Nach viereinhalb Jahren Bayern: Van Bommels Abschied?

Der Kapitän geht nach 54 Minuten vom Feld – nicht so ganz freiwillig. Seine Auswechslung inszeniert Mark van Bommel wie ein großes Theaterstück. War das schon sein letzter Auftritt für die Bayern?
von  Abendzeitung
Mark van Bommel übergibt Philipp Lahm die Kapitänsbinde.
Mark van Bommel übergibt Philipp Lahm die Kapitänsbinde. © dapd

STUTTGART - Der Kapitän geht nach 54 Minuten vom Feld – nicht so ganz freiwillig. Seine Auswechslung inszeniert Mark van Bommel wie ein großes Theaterstück. War das schon sein letzter Auftritt für die Bayern?

Eine weiße Kapitänsbinde trug Mark van Bommel, dick und fett darauf das Bayern-Emblem. Es war 21.40 Uhr am Mittwochabend in Stuttgart, es lief die 54. Minute des Pokal-Duells zwischen dem VfB und dem FC Bayern, als der Kapitän sich seines Zeichens der Macht entledigte und zu Philipp Lahm, dem Rechtsverteidiger ging.

Der Holländer wurde ausgewechselt, für ihn kam Daniel van Buyten. Und van Bommel nahm sich sehr, sehr viel Zeit. Ganz so, als wollte er dieser Auswechslung eine besondere Note verpassen. War es sein Abschiedsspiel? Sein letzter Auftritt nach viereinhalb Jahren im Bayern-Trikot? Nach zweieinhalb als Kapitän?

Van Bommel sprach kurz mit Lahm, wickelte ihm fürsorglich die Kapitänsbinde um den Arm, trottete zur Linie. Als er an Bastian Schweinsteiger vorbei musste, klatschte der ihn ab. Großes Theater. An der Bank angekommen, schlug er mit jedem der Ersatzspieler ein. Und lieferte sich dann eine Debatte mit dem erstaunten Trainer Louis van Gaal.

Der Coach erklärte später: „Er war angeschlagen, hatte Schmerzen. Der Doktor hat das auch gesagt. Am Ende sagt er dann, er will nicht raus. So ist das immer.“ Doch der 33-Jährige Spieler sorgte dann für – verspätete – Aufklärung: „Ich habe ein kleines bisschen was gespürt, aber nicht viele Schmerzen. Einige Jungs haben angedeutet, dass ich ausgewechselt werden wollte, aber ich wollte das nicht.“ Zwar hätte er sich an den Oberschenkel gefasst, aber: „Es war ein kleines Missverständnis, aber nicht schlimm.
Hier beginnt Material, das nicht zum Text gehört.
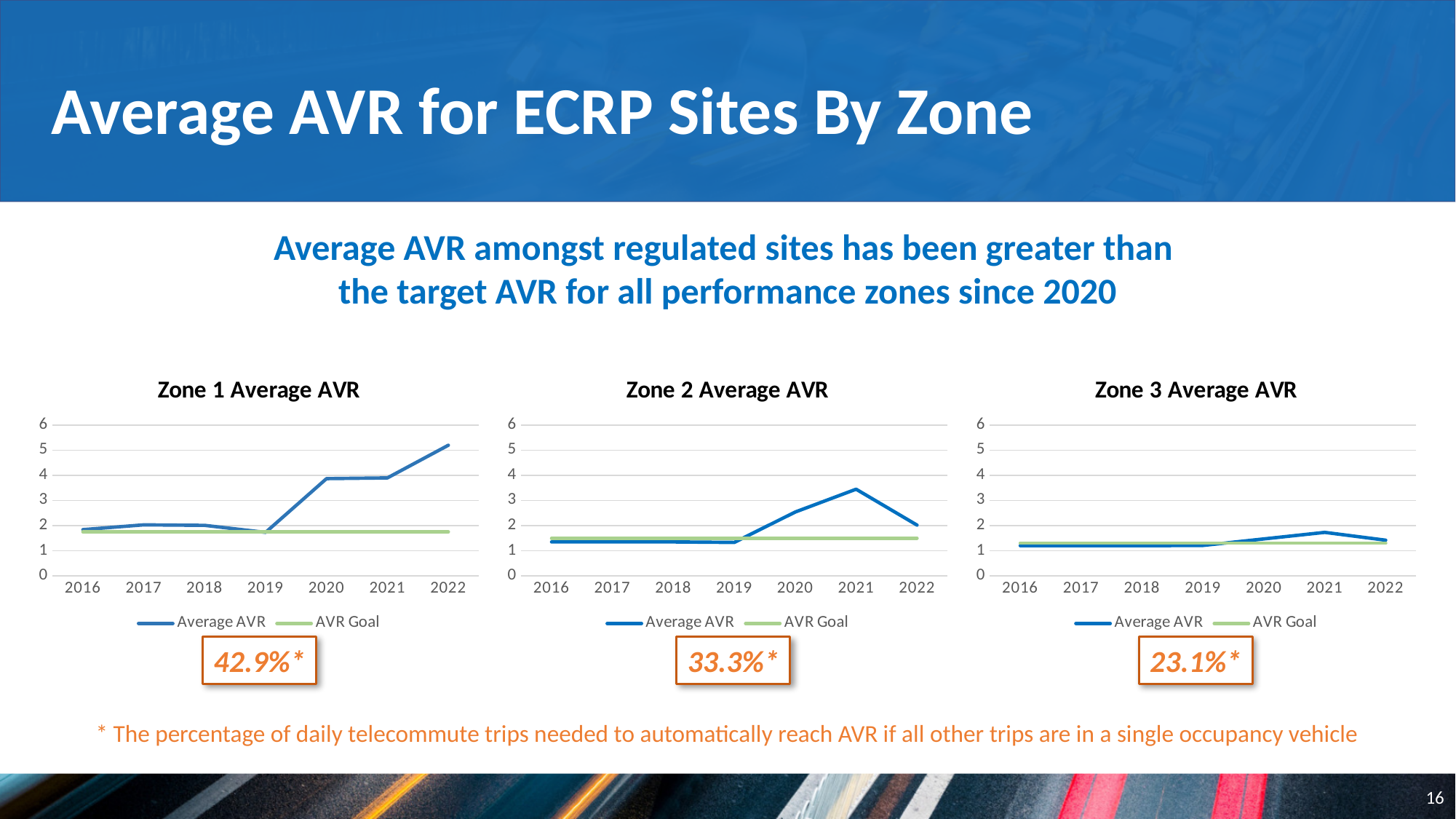
How many years are plotted on the x axis of the Zone 3 Average AVR chart? 7 In the Zone 2 Average AVR chart, is the Average AVR for 2021 greater or less than 3? greater What kind of chart is the Zone 1 Average AVR chart? line chart In the Zone 3 Average AVR chart, is the Average AVR for 2021 greater or less than 2? less In the Zone 3 Average AVR chart, which year has the highest Average AVR? 2021 In the Zone 1 Average AVR chart, does the Average AVR line generally rise or fall from 2019 to 2022? rise In the Zone 1 Average AVR chart, which year has the highest Average AVR? 2022 In the Zone 1 Average AVR chart, which is larger: the Average AVR for 2022 or for 2016? 2022 What are the two legend entries in the Zone 3 Average AVR chart? Average AVR and AVR Goal In the Zone 2 Average AVR chart, which year has the highest Average AVR? 2021 In the Zone 1 Average AVR chart, is the Average AVR for 2022 greater or less than 4? greater How many series does the legend of the Zone 2 Average AVR chart list? 2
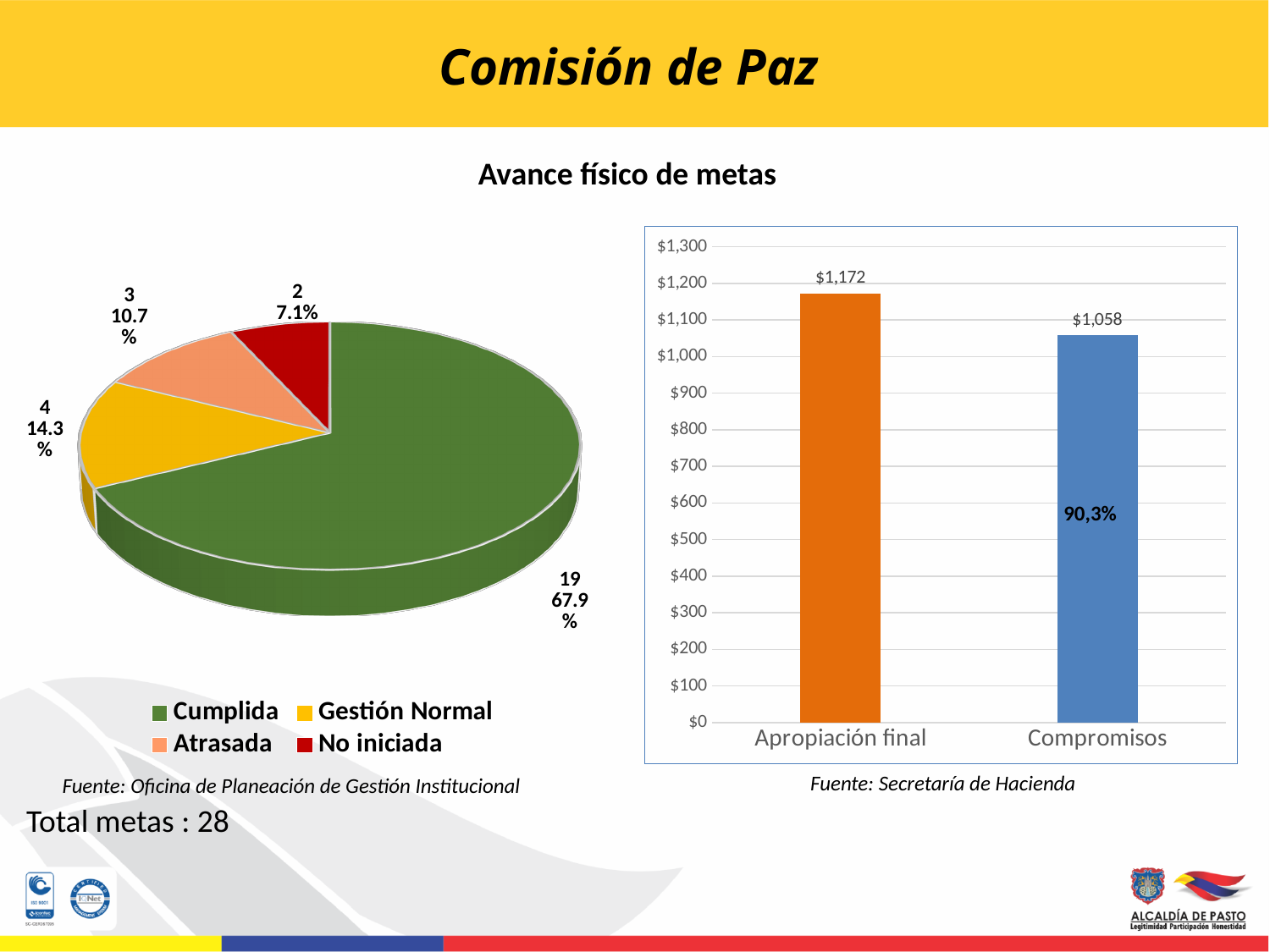
In the bar chart on the right, what is the difference between Apropiación final and Compromisos? $114 In the bar chart on the right, what is the value for Compromisos? $1,058 In the bar chart on the right, what is the value for Apropiación final? $1,172 What kind of chart is shown on the right side of the slide? Bar chart In the pie chart on the left, which category has the largest slice? Cumplida In the pie chart on the left, which category has the smallest slice? No iniciada In the pie chart on the left, how many categories does the legend list? 4 In the pie chart on the left, what percentage share does the Cumplida slice show? 67.9% In the pie chart on the left, how many metas are labelled Cumplida? 19 In the pie chart on the left, how many more metas are Gestión Normal than No iniciada? 2 In the pie chart on the left, which colour represents Gestión Normal? Yellow In the pie chart on the left, what percentage is shown for the Atrasada slice? 10.7%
Wir haben ja gewonnen.“

Doch was sollte dann das Theater? Geht so einer aus einem Spiel, der sich nur in die Weihnachtspause verabschiedet? Oder war's das?

„Ich gehe nicht davon aus, dass das das Abschiedsspiel von van Bommel ist - im Gegenteil. Sein Vertrag läuft bis 2011, also auch noch in der Rückrunde", sagte Bayerns Sportdirektor Christian Nerlinger vor der Partie in „Sky“.

Dennoch: Es ist van Bommels Entscheidung. Van Gaal meinte: „Am Ende entscheidet nicht der Trainer, nicht der Vorstand, am Ende entscheidet immer der Spieler.“ Das Problem könnte sein, dass der Spieler in diesem Fall nicht so recht weiß, was er will.

„Ich habe noch sechs Monate Vertrag“, erklärte er gestern. Einen neuen Kontrakt bietet ihm der FC Bayern jedoch nicht mehr an. Er ist ein Kapitän auf Zeit. „Grundsätzlich gilt immer, dass wir alle Verträge einhalten“, sagte Nerlinger der AZ, „aber ich muss klar sagen: Ein Verein muss immer abwägen zwischen Gegenwart und Zukunft."

Und die Zukunft heißt Luiz Gustavo, zehn Jahre jünger als van Bommel, ein feiner Techniker aus Brasilien. Der Transfer ist für den kommenden Sommer abgemachte Sache, nun geht es darum, wie hoch die Ablösesumme für Hoffenheim wäre, wenn er bereits zum Januar nach München kommt.

Ob van Bommel geht oder nicht, konnte gestern somit nicht final geklärt werden. Zunächst erklärte er: „Es gibt Interesse, aber kein konkretes Interesse.“ Etwas später meinte er: „Stand jetzt gibt es keine Anfragen.“ Und dann meinte van Gaal: „Jetzt ist Urlaub – und ich gehe davon aus, dass ich in drei Wochen immer noch bei Bayern bin.“ Klar, das Transferfenster ist ja auch bis 31. Januar 2011 geöffnet.